# What the exercise asks:
Where the word "scientific" shows up in a line below, that line is counted. State how many lines are counted, without any other words.
--------
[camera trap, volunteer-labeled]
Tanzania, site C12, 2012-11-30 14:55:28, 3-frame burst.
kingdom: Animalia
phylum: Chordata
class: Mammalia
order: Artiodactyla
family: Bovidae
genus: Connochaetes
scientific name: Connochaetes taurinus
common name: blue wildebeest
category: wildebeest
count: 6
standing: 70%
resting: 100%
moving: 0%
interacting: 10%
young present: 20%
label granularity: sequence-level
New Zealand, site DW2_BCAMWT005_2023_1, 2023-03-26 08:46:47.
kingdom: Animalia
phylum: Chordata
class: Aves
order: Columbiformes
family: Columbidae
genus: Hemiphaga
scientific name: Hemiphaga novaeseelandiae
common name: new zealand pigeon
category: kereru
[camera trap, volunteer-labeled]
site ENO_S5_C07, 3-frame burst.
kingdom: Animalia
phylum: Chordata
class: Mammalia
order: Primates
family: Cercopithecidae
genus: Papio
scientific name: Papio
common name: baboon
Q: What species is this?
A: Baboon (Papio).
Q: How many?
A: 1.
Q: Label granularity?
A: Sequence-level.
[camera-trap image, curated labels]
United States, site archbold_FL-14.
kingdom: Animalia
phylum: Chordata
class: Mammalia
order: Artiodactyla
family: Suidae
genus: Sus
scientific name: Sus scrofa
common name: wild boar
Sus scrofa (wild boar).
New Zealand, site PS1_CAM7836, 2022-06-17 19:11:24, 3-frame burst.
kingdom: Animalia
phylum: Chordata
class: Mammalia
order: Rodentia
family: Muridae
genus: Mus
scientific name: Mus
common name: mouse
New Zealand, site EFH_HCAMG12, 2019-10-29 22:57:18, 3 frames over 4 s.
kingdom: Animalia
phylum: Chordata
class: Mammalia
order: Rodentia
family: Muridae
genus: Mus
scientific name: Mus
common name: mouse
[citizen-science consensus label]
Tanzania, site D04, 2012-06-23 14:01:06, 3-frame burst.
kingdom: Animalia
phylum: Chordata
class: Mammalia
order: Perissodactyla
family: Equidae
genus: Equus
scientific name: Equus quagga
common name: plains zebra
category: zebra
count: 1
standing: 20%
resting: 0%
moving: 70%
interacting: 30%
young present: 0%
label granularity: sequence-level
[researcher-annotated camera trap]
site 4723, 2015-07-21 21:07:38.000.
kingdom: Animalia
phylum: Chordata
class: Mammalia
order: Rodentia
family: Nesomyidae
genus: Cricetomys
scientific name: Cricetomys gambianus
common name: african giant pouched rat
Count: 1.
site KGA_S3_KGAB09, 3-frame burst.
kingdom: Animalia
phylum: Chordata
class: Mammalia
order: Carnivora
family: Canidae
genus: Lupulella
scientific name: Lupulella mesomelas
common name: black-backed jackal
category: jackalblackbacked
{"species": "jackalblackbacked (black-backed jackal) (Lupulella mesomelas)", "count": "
--------
# Exercise output:
9